__ITEMS__.
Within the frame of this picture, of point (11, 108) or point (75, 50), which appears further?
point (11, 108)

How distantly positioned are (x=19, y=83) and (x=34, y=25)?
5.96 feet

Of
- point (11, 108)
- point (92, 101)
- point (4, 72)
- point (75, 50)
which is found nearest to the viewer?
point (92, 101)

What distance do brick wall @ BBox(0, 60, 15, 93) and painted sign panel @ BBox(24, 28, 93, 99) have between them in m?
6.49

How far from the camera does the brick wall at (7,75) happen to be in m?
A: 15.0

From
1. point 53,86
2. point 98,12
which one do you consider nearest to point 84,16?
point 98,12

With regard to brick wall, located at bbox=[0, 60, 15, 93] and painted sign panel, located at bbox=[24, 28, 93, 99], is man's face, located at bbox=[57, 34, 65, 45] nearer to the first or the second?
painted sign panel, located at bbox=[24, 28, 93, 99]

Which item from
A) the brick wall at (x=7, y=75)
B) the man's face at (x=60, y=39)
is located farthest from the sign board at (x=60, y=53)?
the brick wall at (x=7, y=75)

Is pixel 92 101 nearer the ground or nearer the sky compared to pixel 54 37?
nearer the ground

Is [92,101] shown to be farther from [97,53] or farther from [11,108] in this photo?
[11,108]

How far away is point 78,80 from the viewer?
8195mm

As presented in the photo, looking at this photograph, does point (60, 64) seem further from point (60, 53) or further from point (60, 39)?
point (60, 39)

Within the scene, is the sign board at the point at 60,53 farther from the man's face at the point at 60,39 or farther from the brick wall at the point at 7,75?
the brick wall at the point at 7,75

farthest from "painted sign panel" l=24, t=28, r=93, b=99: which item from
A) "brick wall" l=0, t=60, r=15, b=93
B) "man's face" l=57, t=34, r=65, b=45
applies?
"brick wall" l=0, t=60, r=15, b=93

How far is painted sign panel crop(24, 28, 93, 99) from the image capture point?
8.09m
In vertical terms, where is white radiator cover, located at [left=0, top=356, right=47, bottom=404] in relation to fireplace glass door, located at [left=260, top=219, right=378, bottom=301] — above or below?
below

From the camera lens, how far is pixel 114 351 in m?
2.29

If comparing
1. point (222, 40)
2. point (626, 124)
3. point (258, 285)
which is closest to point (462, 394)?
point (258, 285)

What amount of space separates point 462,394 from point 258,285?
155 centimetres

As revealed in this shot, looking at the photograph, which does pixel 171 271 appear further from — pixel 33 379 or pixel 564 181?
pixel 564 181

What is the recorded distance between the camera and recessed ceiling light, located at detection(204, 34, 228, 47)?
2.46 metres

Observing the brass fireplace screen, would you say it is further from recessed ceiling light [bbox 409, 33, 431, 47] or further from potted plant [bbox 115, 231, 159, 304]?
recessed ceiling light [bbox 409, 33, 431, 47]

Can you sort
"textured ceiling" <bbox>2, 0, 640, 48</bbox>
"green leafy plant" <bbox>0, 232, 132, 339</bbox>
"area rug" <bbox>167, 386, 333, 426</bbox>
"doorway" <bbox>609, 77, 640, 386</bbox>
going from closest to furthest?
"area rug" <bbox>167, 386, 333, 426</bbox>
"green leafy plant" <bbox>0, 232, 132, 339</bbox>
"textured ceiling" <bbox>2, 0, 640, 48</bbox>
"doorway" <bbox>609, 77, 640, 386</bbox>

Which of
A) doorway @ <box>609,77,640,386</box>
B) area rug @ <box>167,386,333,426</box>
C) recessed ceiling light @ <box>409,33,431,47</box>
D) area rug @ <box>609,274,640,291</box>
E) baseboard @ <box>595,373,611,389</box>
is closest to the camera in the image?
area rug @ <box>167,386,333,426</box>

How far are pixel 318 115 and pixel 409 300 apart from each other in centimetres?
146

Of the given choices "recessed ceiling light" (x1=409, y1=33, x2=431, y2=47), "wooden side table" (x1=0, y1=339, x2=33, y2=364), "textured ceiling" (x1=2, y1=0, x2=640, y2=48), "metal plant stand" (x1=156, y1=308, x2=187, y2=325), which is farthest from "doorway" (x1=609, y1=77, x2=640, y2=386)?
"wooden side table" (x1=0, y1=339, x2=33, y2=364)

__TASK DESCRIPTION__.
Only the lines from the one that contains "How far are" to the end of the entries above should be given again, exactly and in full.

__TASK OUTPUT__.
How far are pixel 318 115 and pixel 409 300 apart from each other in centimetres?
146

Of the given choices "recessed ceiling light" (x1=409, y1=33, x2=431, y2=47), "wooden side table" (x1=0, y1=339, x2=33, y2=364), "textured ceiling" (x1=2, y1=0, x2=640, y2=48), "metal plant stand" (x1=156, y1=308, x2=187, y2=325), which is farthest from "doorway" (x1=609, y1=77, x2=640, y2=386)?
"wooden side table" (x1=0, y1=339, x2=33, y2=364)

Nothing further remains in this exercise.